▶ **What this task involves**:
Answer these questions using the currency market commentary below, one answer per line and numbered to match.
1. To what level did cable drift back down at the end of last week?
2. In which quarter does the commentary forecast that the tapering process will begin?
3. What rise in non-farm payrolls does consensus anticipate?

▶ **Passage to read**:
######
The dollar attracted good support at the end of last week, with cable drifting back down to the $1.39 level and EUR/USD pushing back away from the $1.19 threshold. There was no fundamental driver of the move, though we had highlighted earlier in the week that we believed that the emergence of greenback weakness following the Fed meeting on Wednesday night looked overdone and appeared to be exacerbated by month-end flows. The central bank is clearly in no rush to taper its asset purchase programme, but is becoming incrementally more hawkish. In April, Chair Powell was guiding that it was not appropriate to discuss tapering, whereas last week we heard that the economy had made progress toward the goals set out for tapering. We forecast that the process will begin in Q122, but acknowledge that risks are tilted toward an earlier start date.
The highlight of a busy US macro schedule this week will be the release of the US employment report for June, which will attract added attention given that the Fed has guided that a sluggish labour market recovery is the main factor behind its reluctance to remove policy supports at this stage. Consensus anticipates a +900k rise in non-farm payrolls and a print close to or above this level could see the dollar make decent gains. However, the persistence of the pandemic and the availability of enhanced jobless benefits in many states will act as headwinds to labour supply. Earlier in the week, the ISM business surveys (manufacturing index due today) for July will be looked to for evidence of how a rise in US Covid-19 cases and ongoing supply chain issues are impacting activity, with the data expected to point to a modest easing of growth.
######
▶ **Provided data**:
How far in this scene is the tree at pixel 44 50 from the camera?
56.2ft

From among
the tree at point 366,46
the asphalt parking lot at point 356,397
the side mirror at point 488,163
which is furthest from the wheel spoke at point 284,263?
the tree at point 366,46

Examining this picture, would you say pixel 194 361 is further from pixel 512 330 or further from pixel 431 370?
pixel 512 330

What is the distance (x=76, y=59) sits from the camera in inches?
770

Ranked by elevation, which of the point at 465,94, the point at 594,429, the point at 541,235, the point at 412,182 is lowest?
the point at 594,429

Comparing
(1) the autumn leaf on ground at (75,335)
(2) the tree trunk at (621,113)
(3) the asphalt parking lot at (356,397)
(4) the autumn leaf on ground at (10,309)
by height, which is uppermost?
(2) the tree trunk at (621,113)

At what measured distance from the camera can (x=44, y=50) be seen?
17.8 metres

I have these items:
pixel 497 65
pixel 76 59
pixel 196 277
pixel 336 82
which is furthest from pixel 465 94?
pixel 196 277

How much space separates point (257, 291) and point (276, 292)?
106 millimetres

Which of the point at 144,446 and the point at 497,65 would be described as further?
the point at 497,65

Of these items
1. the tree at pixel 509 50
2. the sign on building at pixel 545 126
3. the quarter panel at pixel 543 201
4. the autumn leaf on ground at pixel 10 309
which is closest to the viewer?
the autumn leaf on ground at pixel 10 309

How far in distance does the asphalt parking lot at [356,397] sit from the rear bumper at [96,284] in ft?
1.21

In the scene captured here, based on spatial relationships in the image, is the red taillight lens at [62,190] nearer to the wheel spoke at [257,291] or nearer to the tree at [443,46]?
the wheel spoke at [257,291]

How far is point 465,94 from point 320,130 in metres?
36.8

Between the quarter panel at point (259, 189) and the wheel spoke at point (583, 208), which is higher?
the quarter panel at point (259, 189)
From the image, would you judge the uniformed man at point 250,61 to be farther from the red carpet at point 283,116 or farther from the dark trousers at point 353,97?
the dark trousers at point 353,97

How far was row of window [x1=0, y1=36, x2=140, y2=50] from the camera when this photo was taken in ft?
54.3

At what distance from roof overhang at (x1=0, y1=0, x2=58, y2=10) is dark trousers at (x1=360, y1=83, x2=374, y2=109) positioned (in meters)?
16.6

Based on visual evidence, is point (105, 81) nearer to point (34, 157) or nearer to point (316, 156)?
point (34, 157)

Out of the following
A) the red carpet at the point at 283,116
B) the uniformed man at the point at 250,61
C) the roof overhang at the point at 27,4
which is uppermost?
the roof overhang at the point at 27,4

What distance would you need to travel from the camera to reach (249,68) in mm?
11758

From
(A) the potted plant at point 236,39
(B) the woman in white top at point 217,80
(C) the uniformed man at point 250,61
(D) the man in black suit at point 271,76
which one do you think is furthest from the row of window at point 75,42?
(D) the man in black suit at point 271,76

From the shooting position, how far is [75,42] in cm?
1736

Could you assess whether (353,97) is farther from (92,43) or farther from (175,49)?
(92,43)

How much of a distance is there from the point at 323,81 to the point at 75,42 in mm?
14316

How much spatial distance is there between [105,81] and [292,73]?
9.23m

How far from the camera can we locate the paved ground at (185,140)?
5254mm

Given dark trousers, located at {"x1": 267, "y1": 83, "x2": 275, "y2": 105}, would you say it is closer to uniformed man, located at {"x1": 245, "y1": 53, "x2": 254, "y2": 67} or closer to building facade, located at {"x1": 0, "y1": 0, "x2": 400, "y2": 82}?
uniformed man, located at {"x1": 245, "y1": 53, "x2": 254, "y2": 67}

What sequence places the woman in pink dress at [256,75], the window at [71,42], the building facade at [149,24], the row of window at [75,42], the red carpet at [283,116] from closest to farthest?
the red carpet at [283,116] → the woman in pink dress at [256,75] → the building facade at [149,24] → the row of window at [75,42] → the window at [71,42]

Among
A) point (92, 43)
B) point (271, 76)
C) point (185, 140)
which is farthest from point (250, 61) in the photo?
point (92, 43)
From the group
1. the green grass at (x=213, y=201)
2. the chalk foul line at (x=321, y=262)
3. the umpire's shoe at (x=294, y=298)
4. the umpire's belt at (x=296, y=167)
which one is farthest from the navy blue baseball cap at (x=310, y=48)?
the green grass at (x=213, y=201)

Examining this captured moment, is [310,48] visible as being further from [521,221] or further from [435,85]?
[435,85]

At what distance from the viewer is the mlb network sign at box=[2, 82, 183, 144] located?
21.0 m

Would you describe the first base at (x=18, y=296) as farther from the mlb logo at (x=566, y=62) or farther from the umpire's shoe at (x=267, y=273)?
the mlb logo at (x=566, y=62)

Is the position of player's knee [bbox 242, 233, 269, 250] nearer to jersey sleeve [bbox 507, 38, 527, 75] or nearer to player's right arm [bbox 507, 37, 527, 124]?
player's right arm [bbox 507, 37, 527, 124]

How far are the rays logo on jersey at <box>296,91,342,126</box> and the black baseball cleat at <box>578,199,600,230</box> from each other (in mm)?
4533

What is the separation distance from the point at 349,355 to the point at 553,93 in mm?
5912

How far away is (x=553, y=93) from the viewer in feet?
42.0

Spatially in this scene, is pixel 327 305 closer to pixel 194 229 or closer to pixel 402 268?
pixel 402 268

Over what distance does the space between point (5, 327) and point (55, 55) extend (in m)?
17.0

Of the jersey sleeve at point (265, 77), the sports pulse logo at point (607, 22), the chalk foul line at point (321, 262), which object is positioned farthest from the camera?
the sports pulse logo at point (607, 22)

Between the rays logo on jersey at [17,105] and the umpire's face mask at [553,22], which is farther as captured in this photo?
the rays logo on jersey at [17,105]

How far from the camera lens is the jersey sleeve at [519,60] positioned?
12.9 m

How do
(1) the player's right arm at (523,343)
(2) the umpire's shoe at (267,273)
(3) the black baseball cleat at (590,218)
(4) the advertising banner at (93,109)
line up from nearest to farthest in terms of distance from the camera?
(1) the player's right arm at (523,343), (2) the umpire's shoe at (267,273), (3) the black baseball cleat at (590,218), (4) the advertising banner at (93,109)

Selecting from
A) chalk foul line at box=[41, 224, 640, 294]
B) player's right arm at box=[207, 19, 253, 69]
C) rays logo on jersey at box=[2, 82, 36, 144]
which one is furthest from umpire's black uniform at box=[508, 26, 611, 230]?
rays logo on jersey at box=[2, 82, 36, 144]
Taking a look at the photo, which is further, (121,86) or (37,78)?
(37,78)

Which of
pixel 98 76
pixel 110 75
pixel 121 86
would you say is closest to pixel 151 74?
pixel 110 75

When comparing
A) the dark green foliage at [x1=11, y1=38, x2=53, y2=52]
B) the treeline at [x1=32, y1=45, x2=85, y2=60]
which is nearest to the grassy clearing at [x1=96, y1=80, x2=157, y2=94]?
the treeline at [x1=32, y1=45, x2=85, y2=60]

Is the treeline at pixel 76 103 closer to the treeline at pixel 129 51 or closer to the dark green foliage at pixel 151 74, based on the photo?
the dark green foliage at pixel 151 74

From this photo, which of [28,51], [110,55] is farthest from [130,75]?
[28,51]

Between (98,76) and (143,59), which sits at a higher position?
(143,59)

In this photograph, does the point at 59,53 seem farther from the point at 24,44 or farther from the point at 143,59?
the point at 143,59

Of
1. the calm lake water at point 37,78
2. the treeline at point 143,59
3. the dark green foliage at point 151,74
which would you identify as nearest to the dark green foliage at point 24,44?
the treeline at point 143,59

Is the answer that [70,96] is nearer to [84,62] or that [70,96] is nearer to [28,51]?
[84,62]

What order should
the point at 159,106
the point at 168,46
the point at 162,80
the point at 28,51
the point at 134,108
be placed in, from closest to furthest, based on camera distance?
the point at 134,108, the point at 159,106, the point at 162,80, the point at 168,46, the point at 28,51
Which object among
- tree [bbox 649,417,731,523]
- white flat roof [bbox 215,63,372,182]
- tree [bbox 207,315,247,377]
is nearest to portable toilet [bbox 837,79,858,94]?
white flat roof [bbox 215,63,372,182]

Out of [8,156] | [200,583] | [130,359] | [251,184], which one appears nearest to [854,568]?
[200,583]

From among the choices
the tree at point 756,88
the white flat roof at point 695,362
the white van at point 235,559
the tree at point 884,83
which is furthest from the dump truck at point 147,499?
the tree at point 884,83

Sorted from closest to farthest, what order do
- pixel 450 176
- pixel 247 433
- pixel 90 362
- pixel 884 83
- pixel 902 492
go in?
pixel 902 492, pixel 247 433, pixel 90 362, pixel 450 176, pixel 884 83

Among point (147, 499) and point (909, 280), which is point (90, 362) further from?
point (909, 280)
######
▶ **Exercise output**:
1. The $1.39 level
2. Q122
3. +900k